Gene Fusions Tutorial - Prediction
General Setup
Create tutorial directory structure on the instance
Create a directory in the temporary workspace and change to that directory.
mkdir /mnt/workspace/Module7/
cd /mnt/workspace/Module7/
All content for this tutorial is located in a bitbucket repo at
https://dranew@bitbucket.org/dranew/cbw_tutorial.git
. Some of the data, scripts and config files from this repo will be used in the tutorial. Link the repo directory to your workspace.
ln -s /media/cbwdata/CG_data/Module7/cbw_tutorial
The reference genomes have been indexed and fusion caller specific setup scripts have been run for you. Instructions for your reference are available in the install section of the tutorial. Link the ref data to your workspace.
ln -s /media/cbwdata/CG_data/Module7/refdata
Sample data has been prepared for you, link to your workspace.

Records provided:
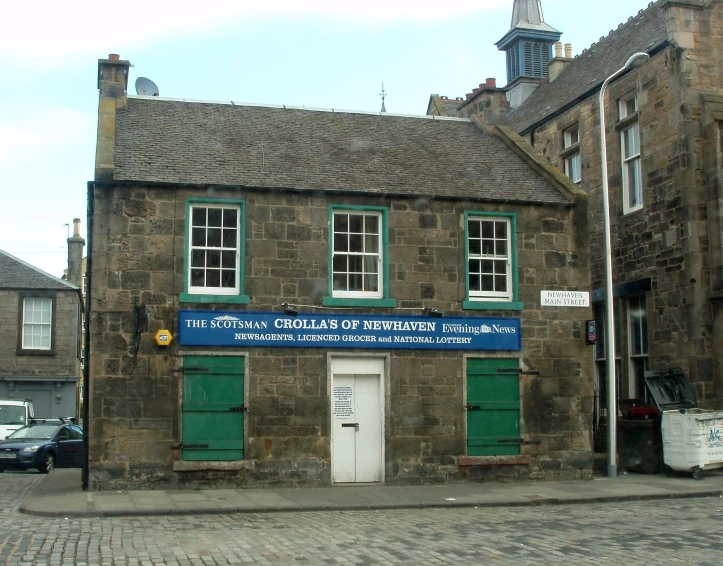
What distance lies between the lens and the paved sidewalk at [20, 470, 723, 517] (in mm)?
13516

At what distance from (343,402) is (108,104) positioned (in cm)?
773

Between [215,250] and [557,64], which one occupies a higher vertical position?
[557,64]

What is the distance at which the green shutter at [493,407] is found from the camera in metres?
17.5

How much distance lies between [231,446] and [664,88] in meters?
13.3

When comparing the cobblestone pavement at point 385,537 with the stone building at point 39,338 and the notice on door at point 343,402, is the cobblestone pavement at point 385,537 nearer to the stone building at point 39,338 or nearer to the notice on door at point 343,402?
the notice on door at point 343,402

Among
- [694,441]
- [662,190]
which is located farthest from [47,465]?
[662,190]

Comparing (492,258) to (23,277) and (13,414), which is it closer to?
(13,414)

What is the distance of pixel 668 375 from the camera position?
20.1 m

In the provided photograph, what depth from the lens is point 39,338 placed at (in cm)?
3875

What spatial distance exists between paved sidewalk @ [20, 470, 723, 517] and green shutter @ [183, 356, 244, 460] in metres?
0.76

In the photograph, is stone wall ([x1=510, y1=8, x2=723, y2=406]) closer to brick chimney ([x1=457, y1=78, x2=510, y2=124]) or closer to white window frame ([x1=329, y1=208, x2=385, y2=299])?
brick chimney ([x1=457, y1=78, x2=510, y2=124])

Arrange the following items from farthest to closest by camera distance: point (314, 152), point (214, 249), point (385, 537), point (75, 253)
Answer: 1. point (75, 253)
2. point (314, 152)
3. point (214, 249)
4. point (385, 537)

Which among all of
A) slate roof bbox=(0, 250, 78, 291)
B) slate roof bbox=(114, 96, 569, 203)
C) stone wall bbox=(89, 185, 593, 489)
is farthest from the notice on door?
slate roof bbox=(0, 250, 78, 291)

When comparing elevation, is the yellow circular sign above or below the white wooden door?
above
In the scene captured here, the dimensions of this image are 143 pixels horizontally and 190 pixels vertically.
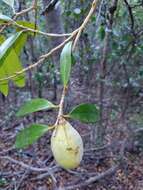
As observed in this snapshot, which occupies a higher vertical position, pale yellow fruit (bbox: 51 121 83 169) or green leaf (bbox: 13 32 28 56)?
green leaf (bbox: 13 32 28 56)

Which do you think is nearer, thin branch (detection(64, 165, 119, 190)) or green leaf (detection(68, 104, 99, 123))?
green leaf (detection(68, 104, 99, 123))

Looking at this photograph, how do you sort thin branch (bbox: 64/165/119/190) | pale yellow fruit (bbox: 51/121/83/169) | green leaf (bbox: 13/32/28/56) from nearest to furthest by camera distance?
pale yellow fruit (bbox: 51/121/83/169), green leaf (bbox: 13/32/28/56), thin branch (bbox: 64/165/119/190)

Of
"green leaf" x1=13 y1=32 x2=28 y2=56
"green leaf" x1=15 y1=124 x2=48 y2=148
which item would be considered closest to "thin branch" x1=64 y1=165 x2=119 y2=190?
"green leaf" x1=13 y1=32 x2=28 y2=56

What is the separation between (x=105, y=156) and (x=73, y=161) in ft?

Task requirements:
What is the exact wording in the gene fusions tutorial from "ln -s /media/cbwdata/CG_data/Module7/cbw_tutorial" up to and including "link to your workspace."? Quote it. The items were taken from a different source than the text.

Output for this exercise:
ln -s /media/cbwdata/CG_data/Module7/cbw_tutorial
The reference genomes have been indexed and fusion caller specific setup scripts have been run for you. Instructions for your reference are available in the install section of the tutorial. Link the ref data to your workspace.
ln -s /media/cbwdata/CG_data/Module7/refdata
Sample data has been prepared for you, link to your workspace.